**What the exercise asks:** Without reproducing any picture, copy the records word for word.

**The input:**
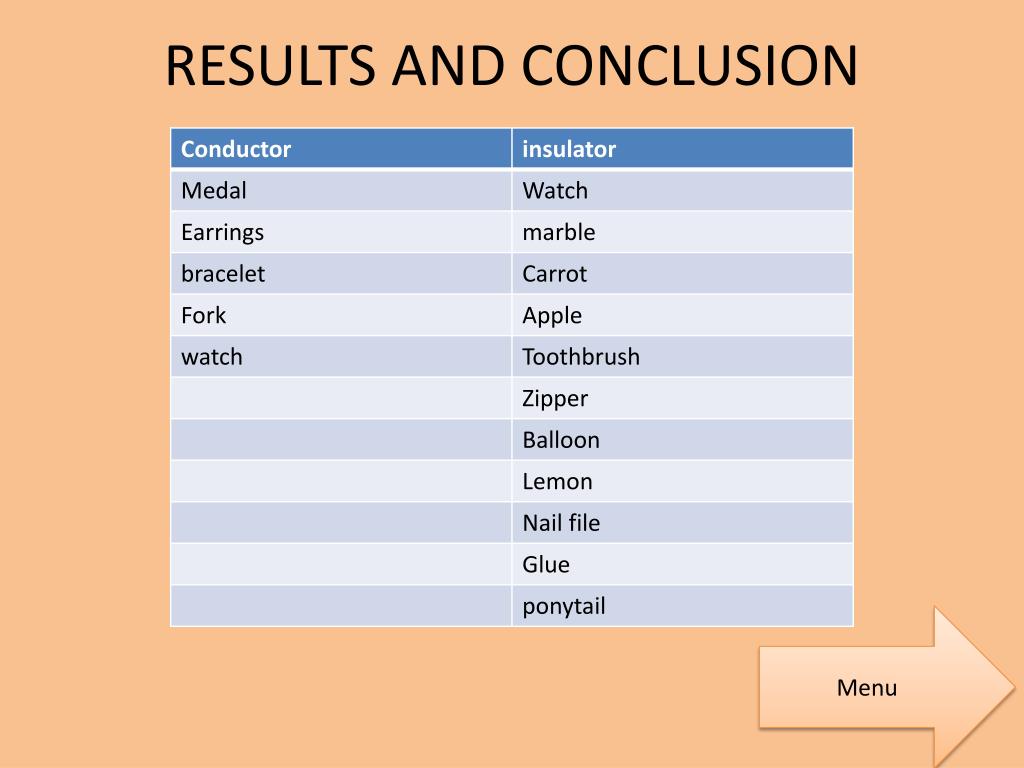 RESULTS AND CONCLUSION

| Conductor | insulator |
|---|---|
| Medal | Watch |
| Earrings | marble |
| bracelet | Carrot |
| Fork | Apple |
| watch | Toothbrush |
| | Zipper |
| | Balloon |
| | Lemon |
| | Nail file |
| | Glue |
| | ponytail |

Menu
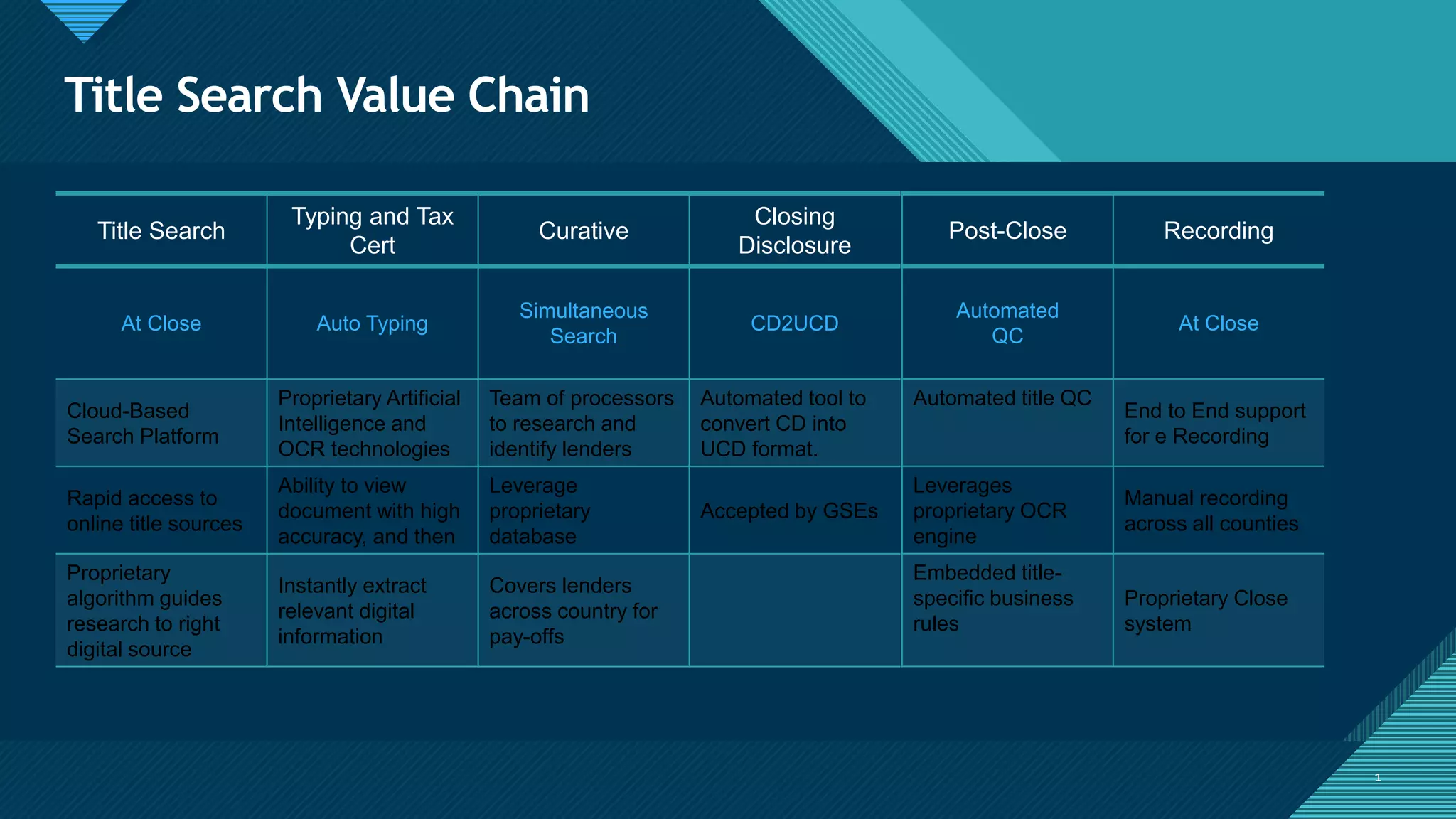 Title Search Value Chain

| Title Search | Typing and Tax Cert | Curative | Closing Disclosure | Post-Close | Recording |
|---|---|---|---|---|---|
| At Close | Auto Typing | Simultaneous Search | CD2UCD | Automated QC | At Close |
| Cloud-Based Search Platform | Proprietary Artificial Intelligence and OCR technologies | Team of processors to research and identify lenders | Automated tool to convert CD into UCD format. | Automated title QC | End to End support for e Recording |
| Rapid access to online title sources | Ability to view document with high accuracy, and then | Leverage proprietary database | Accepted by GSEs | Leverages proprietary OCR engine | Manual recording across all counties |
| Proprietary algorithm guides research to right digital source | Instantly extract relevant digital information | Covers lenders across country for pay-offs | | Embedded title-specific business rules | Proprietary Close system |

1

**Result:**
 RESULTS AND CONCLUSION

| Conductor | insulator |
|---|---|
| Medal | Watch |
| Earrings | marble |
| bracelet | Carrot |
| Fork | Apple |
| watch | Toothbrush |
| | Zipper |
| | Balloon |
| | Lemon |
| | Nail file |
| | Glue |
| | ponytail |

Menu
 Title Search Value Chain

| Title Search | Typing and Tax Cert | Curative | Closing Disclosure | Post-Close | Recording |
|---|---|---|---|---|---|
| At Close | Auto Typing | Simultaneous Search | CD2UCD | Automated QC | At Close |
| Cloud-Based Search Platform | Proprietary Artificial Intelligence and OCR technologies | Team of processors to research and identify lenders | Automated tool to convert CD into UCD format. | Automated title QC | End to End support for e Recording |
| Rapid access to online title sources | Ability to view document with high accuracy, and then | Leverage proprietary database | Accepted by GSEs | Leverages proprietary OCR engine | Manual recording across all counties |
| Proprietary algorithm guides research to right digital source | Instantly extract relevant digital information | Covers lenders across country for pay-offs | | Embedded title-specific business rules | Proprietary Close system |

1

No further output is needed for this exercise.